Nahversorgung: Der Nahversorgungsstandort mit den Märkten am Metternicher Weg in Heimerzheim wird erweitert. Für Odendorf ist die Umsiedlung und Erweiterung des Edeka-Marktes ins Gewerbegebiet zu den Discountern vorgesehen. In Buschhoven gibt es einen Discount-Markt am Ortsrand, aber auch im Ortszentrum soll mit dem Umbau des gemeindeeigenen Dietkirchenhofs unter anderem eine Nahversorgung geschaffen werden.

Freizeit und Kultur: Starkes bürgerschaftliches Engagement prägt die Angebote Freizeit-, Sport- und Kulturvereine. Leuchtturm sind die renommierten Morenhovener Kabarett-Tage mit ihrem Kleinkunstpreis „Morenhovener Lupe“, der seit 30 Jahren vergeben wird.
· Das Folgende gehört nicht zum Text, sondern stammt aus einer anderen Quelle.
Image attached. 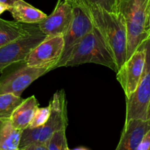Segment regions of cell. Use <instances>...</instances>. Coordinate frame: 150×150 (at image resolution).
Here are the masks:
<instances>
[{
	"label": "cell",
	"instance_id": "cell-15",
	"mask_svg": "<svg viewBox=\"0 0 150 150\" xmlns=\"http://www.w3.org/2000/svg\"><path fill=\"white\" fill-rule=\"evenodd\" d=\"M38 107L39 103L35 96L24 99V100L16 108L11 116V122L13 126L22 131L28 128Z\"/></svg>",
	"mask_w": 150,
	"mask_h": 150
},
{
	"label": "cell",
	"instance_id": "cell-20",
	"mask_svg": "<svg viewBox=\"0 0 150 150\" xmlns=\"http://www.w3.org/2000/svg\"><path fill=\"white\" fill-rule=\"evenodd\" d=\"M88 4L96 5L110 13H117V0H83Z\"/></svg>",
	"mask_w": 150,
	"mask_h": 150
},
{
	"label": "cell",
	"instance_id": "cell-2",
	"mask_svg": "<svg viewBox=\"0 0 150 150\" xmlns=\"http://www.w3.org/2000/svg\"><path fill=\"white\" fill-rule=\"evenodd\" d=\"M149 7L150 0H117V13L123 17L127 32L128 58L150 38Z\"/></svg>",
	"mask_w": 150,
	"mask_h": 150
},
{
	"label": "cell",
	"instance_id": "cell-22",
	"mask_svg": "<svg viewBox=\"0 0 150 150\" xmlns=\"http://www.w3.org/2000/svg\"><path fill=\"white\" fill-rule=\"evenodd\" d=\"M10 8H11V7L8 6V5H5V4L2 3V2H0V16L2 15V13H3L4 12H5V11H9Z\"/></svg>",
	"mask_w": 150,
	"mask_h": 150
},
{
	"label": "cell",
	"instance_id": "cell-3",
	"mask_svg": "<svg viewBox=\"0 0 150 150\" xmlns=\"http://www.w3.org/2000/svg\"><path fill=\"white\" fill-rule=\"evenodd\" d=\"M49 105L51 108V113L48 121L39 127H28L23 130L19 149L31 144H47L55 132L66 129L69 121L64 90L56 91Z\"/></svg>",
	"mask_w": 150,
	"mask_h": 150
},
{
	"label": "cell",
	"instance_id": "cell-8",
	"mask_svg": "<svg viewBox=\"0 0 150 150\" xmlns=\"http://www.w3.org/2000/svg\"><path fill=\"white\" fill-rule=\"evenodd\" d=\"M64 48L63 35L47 37L35 47L28 54L24 63L29 66L50 71L55 69L60 60Z\"/></svg>",
	"mask_w": 150,
	"mask_h": 150
},
{
	"label": "cell",
	"instance_id": "cell-24",
	"mask_svg": "<svg viewBox=\"0 0 150 150\" xmlns=\"http://www.w3.org/2000/svg\"><path fill=\"white\" fill-rule=\"evenodd\" d=\"M66 150H89V149H88L86 148V147H77V148H74V149H69V147H68Z\"/></svg>",
	"mask_w": 150,
	"mask_h": 150
},
{
	"label": "cell",
	"instance_id": "cell-26",
	"mask_svg": "<svg viewBox=\"0 0 150 150\" xmlns=\"http://www.w3.org/2000/svg\"><path fill=\"white\" fill-rule=\"evenodd\" d=\"M66 1H69V2L74 4V3H78V2H80V0H66Z\"/></svg>",
	"mask_w": 150,
	"mask_h": 150
},
{
	"label": "cell",
	"instance_id": "cell-25",
	"mask_svg": "<svg viewBox=\"0 0 150 150\" xmlns=\"http://www.w3.org/2000/svg\"><path fill=\"white\" fill-rule=\"evenodd\" d=\"M148 32L150 35V7H149V20H148Z\"/></svg>",
	"mask_w": 150,
	"mask_h": 150
},
{
	"label": "cell",
	"instance_id": "cell-27",
	"mask_svg": "<svg viewBox=\"0 0 150 150\" xmlns=\"http://www.w3.org/2000/svg\"><path fill=\"white\" fill-rule=\"evenodd\" d=\"M147 121L149 122L150 124V105H149V111H148V116H147Z\"/></svg>",
	"mask_w": 150,
	"mask_h": 150
},
{
	"label": "cell",
	"instance_id": "cell-5",
	"mask_svg": "<svg viewBox=\"0 0 150 150\" xmlns=\"http://www.w3.org/2000/svg\"><path fill=\"white\" fill-rule=\"evenodd\" d=\"M93 27L91 18L81 0L78 3L73 4V19L67 32L63 35L64 48L63 54L55 69L66 66L75 47Z\"/></svg>",
	"mask_w": 150,
	"mask_h": 150
},
{
	"label": "cell",
	"instance_id": "cell-18",
	"mask_svg": "<svg viewBox=\"0 0 150 150\" xmlns=\"http://www.w3.org/2000/svg\"><path fill=\"white\" fill-rule=\"evenodd\" d=\"M48 150H66L68 148L66 129L55 132L47 144Z\"/></svg>",
	"mask_w": 150,
	"mask_h": 150
},
{
	"label": "cell",
	"instance_id": "cell-28",
	"mask_svg": "<svg viewBox=\"0 0 150 150\" xmlns=\"http://www.w3.org/2000/svg\"><path fill=\"white\" fill-rule=\"evenodd\" d=\"M17 150H22V149H17Z\"/></svg>",
	"mask_w": 150,
	"mask_h": 150
},
{
	"label": "cell",
	"instance_id": "cell-13",
	"mask_svg": "<svg viewBox=\"0 0 150 150\" xmlns=\"http://www.w3.org/2000/svg\"><path fill=\"white\" fill-rule=\"evenodd\" d=\"M38 31V24H25L0 18V47Z\"/></svg>",
	"mask_w": 150,
	"mask_h": 150
},
{
	"label": "cell",
	"instance_id": "cell-11",
	"mask_svg": "<svg viewBox=\"0 0 150 150\" xmlns=\"http://www.w3.org/2000/svg\"><path fill=\"white\" fill-rule=\"evenodd\" d=\"M73 19V3L58 0L53 12L38 24L41 33L47 37L64 35Z\"/></svg>",
	"mask_w": 150,
	"mask_h": 150
},
{
	"label": "cell",
	"instance_id": "cell-17",
	"mask_svg": "<svg viewBox=\"0 0 150 150\" xmlns=\"http://www.w3.org/2000/svg\"><path fill=\"white\" fill-rule=\"evenodd\" d=\"M24 100L13 93H0V120L11 119L16 108Z\"/></svg>",
	"mask_w": 150,
	"mask_h": 150
},
{
	"label": "cell",
	"instance_id": "cell-12",
	"mask_svg": "<svg viewBox=\"0 0 150 150\" xmlns=\"http://www.w3.org/2000/svg\"><path fill=\"white\" fill-rule=\"evenodd\" d=\"M150 129L148 121L131 119L125 122L120 141L115 150H137L144 135Z\"/></svg>",
	"mask_w": 150,
	"mask_h": 150
},
{
	"label": "cell",
	"instance_id": "cell-14",
	"mask_svg": "<svg viewBox=\"0 0 150 150\" xmlns=\"http://www.w3.org/2000/svg\"><path fill=\"white\" fill-rule=\"evenodd\" d=\"M9 11L16 21L25 24H38L47 16V14L24 0L16 1Z\"/></svg>",
	"mask_w": 150,
	"mask_h": 150
},
{
	"label": "cell",
	"instance_id": "cell-21",
	"mask_svg": "<svg viewBox=\"0 0 150 150\" xmlns=\"http://www.w3.org/2000/svg\"><path fill=\"white\" fill-rule=\"evenodd\" d=\"M22 150H48L47 144H31L24 147Z\"/></svg>",
	"mask_w": 150,
	"mask_h": 150
},
{
	"label": "cell",
	"instance_id": "cell-9",
	"mask_svg": "<svg viewBox=\"0 0 150 150\" xmlns=\"http://www.w3.org/2000/svg\"><path fill=\"white\" fill-rule=\"evenodd\" d=\"M146 56V48L143 43L116 73V79L124 90L126 99L135 92L139 84L145 69Z\"/></svg>",
	"mask_w": 150,
	"mask_h": 150
},
{
	"label": "cell",
	"instance_id": "cell-1",
	"mask_svg": "<svg viewBox=\"0 0 150 150\" xmlns=\"http://www.w3.org/2000/svg\"><path fill=\"white\" fill-rule=\"evenodd\" d=\"M93 26L99 30L112 52L118 71L127 60V32L123 17L81 0ZM117 73V72H116Z\"/></svg>",
	"mask_w": 150,
	"mask_h": 150
},
{
	"label": "cell",
	"instance_id": "cell-16",
	"mask_svg": "<svg viewBox=\"0 0 150 150\" xmlns=\"http://www.w3.org/2000/svg\"><path fill=\"white\" fill-rule=\"evenodd\" d=\"M22 130L13 126L11 119L0 120V150L19 149Z\"/></svg>",
	"mask_w": 150,
	"mask_h": 150
},
{
	"label": "cell",
	"instance_id": "cell-4",
	"mask_svg": "<svg viewBox=\"0 0 150 150\" xmlns=\"http://www.w3.org/2000/svg\"><path fill=\"white\" fill-rule=\"evenodd\" d=\"M85 63L102 65L116 73L118 71L110 49L95 27L75 47L65 66H77Z\"/></svg>",
	"mask_w": 150,
	"mask_h": 150
},
{
	"label": "cell",
	"instance_id": "cell-7",
	"mask_svg": "<svg viewBox=\"0 0 150 150\" xmlns=\"http://www.w3.org/2000/svg\"><path fill=\"white\" fill-rule=\"evenodd\" d=\"M47 38L40 30L0 47V72L14 64L24 63L32 50Z\"/></svg>",
	"mask_w": 150,
	"mask_h": 150
},
{
	"label": "cell",
	"instance_id": "cell-19",
	"mask_svg": "<svg viewBox=\"0 0 150 150\" xmlns=\"http://www.w3.org/2000/svg\"><path fill=\"white\" fill-rule=\"evenodd\" d=\"M51 113V108L49 105L45 108H38L35 112L34 117L32 120L31 124L29 126L30 128H37L43 126L48 121Z\"/></svg>",
	"mask_w": 150,
	"mask_h": 150
},
{
	"label": "cell",
	"instance_id": "cell-6",
	"mask_svg": "<svg viewBox=\"0 0 150 150\" xmlns=\"http://www.w3.org/2000/svg\"><path fill=\"white\" fill-rule=\"evenodd\" d=\"M146 48V65L136 90L126 99V120L147 121L150 105V38L144 42Z\"/></svg>",
	"mask_w": 150,
	"mask_h": 150
},
{
	"label": "cell",
	"instance_id": "cell-29",
	"mask_svg": "<svg viewBox=\"0 0 150 150\" xmlns=\"http://www.w3.org/2000/svg\"><path fill=\"white\" fill-rule=\"evenodd\" d=\"M0 75H1V72H0Z\"/></svg>",
	"mask_w": 150,
	"mask_h": 150
},
{
	"label": "cell",
	"instance_id": "cell-10",
	"mask_svg": "<svg viewBox=\"0 0 150 150\" xmlns=\"http://www.w3.org/2000/svg\"><path fill=\"white\" fill-rule=\"evenodd\" d=\"M49 71H50L49 69L32 67L24 64L5 76L0 75V93H13L21 96L24 91L33 82Z\"/></svg>",
	"mask_w": 150,
	"mask_h": 150
},
{
	"label": "cell",
	"instance_id": "cell-23",
	"mask_svg": "<svg viewBox=\"0 0 150 150\" xmlns=\"http://www.w3.org/2000/svg\"><path fill=\"white\" fill-rule=\"evenodd\" d=\"M16 1H18V0H0V2L11 7Z\"/></svg>",
	"mask_w": 150,
	"mask_h": 150
}]
</instances>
Ehrenamtlich angestoßen und initiiert, haben sich die Open-Air-Picknick-Konzerte in Kooperation mit der Gemeinde fest etabliert. Ein Netz aus Wirtschaftswegen entlang der Swist und durch die Felder oder Waldwege im Kottenforst sind attraktive Gelegenheiten zu Spaziergängen, Wanderungen, Radtouren oder Reitausflügen.